5. Implications of this research

A socioecological framework of resilience thinking has applications in health because ecosystems and health are interconnected (ecohealth) [69], [70], [71].

Through this work, the definition of resilience becomes unified. Resilience concepts and resilience thinking can be used across different domains: from socioecological systems to health care. It provides a new, broad, and in-depth approach to any chronic disease. Rather than just treating symptoms, we should be focusing on understanding the root causes of different symptoms and diseases, and approaching the patient holistically. The concept of resilience applies to every patient with complex and chronic medical problems. Given that humans are complex organisms forming interconnected systems with nature and other systems such as industry or technology [72], resilience thinking can provide a useful approach. It is a universal approach by which all complex systems can function in harmony to create a sustainable system.

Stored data
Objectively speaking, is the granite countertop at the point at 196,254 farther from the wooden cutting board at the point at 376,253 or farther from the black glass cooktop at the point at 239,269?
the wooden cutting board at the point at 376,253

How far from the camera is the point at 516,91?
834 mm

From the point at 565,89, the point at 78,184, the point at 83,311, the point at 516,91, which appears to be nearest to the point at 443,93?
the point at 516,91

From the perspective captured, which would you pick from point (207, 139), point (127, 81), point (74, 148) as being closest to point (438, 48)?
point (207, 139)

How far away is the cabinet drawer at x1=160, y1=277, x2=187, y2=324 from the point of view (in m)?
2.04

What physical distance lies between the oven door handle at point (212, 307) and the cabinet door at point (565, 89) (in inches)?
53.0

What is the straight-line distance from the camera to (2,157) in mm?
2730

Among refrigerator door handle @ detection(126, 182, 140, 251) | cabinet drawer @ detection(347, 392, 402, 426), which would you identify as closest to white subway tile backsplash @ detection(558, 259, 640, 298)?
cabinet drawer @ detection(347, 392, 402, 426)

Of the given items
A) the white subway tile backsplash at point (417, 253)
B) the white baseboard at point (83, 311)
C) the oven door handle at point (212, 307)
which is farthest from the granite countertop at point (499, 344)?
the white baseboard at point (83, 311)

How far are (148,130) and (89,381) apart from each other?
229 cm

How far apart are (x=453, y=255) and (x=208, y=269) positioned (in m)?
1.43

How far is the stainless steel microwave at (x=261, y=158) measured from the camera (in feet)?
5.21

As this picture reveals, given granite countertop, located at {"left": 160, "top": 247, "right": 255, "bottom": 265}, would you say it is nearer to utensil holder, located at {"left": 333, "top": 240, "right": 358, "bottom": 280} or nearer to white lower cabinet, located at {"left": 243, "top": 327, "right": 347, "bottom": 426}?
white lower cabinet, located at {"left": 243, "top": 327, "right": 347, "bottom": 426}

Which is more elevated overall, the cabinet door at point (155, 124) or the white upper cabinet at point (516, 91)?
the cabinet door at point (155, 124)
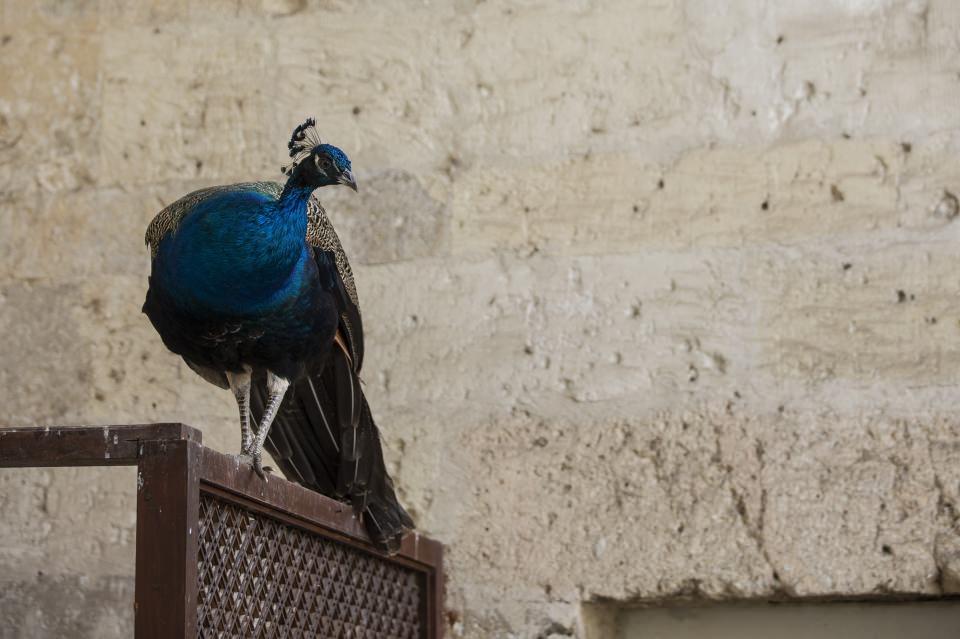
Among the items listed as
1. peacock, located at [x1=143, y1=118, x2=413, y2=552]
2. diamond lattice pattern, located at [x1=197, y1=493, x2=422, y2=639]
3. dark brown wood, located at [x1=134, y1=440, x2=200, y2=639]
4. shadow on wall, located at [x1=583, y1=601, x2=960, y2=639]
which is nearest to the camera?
dark brown wood, located at [x1=134, y1=440, x2=200, y2=639]

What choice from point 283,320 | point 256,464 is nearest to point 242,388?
point 283,320

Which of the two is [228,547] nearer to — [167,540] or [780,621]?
[167,540]

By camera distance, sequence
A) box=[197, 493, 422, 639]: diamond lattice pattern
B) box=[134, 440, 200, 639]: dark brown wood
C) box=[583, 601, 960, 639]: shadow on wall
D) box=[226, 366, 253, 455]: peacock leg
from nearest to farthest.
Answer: box=[134, 440, 200, 639]: dark brown wood
box=[197, 493, 422, 639]: diamond lattice pattern
box=[226, 366, 253, 455]: peacock leg
box=[583, 601, 960, 639]: shadow on wall

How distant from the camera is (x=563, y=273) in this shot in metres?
2.76

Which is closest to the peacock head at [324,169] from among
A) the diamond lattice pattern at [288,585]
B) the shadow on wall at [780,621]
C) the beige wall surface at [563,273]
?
the diamond lattice pattern at [288,585]

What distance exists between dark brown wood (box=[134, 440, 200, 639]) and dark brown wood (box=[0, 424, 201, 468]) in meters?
0.01

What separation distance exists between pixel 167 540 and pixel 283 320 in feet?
1.99

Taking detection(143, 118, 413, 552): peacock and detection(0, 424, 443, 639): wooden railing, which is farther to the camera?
detection(143, 118, 413, 552): peacock

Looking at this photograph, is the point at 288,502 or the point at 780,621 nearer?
the point at 288,502

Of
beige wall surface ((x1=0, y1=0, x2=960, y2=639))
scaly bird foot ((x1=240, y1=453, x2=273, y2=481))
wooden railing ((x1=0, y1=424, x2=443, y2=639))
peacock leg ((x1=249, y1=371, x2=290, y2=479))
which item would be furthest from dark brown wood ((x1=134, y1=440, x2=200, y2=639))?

- YOUR TASK -
Print the passage on resilience thinking in health word for word, starting at "A socioecological framework" and ending at "[69], [70], [71].".

- RESULT OF THE EXERCISE -
A socioecological framework of resilience thinking has applications in health because ecosystems and health are interconnected (ecohealth) [69], [70], [71].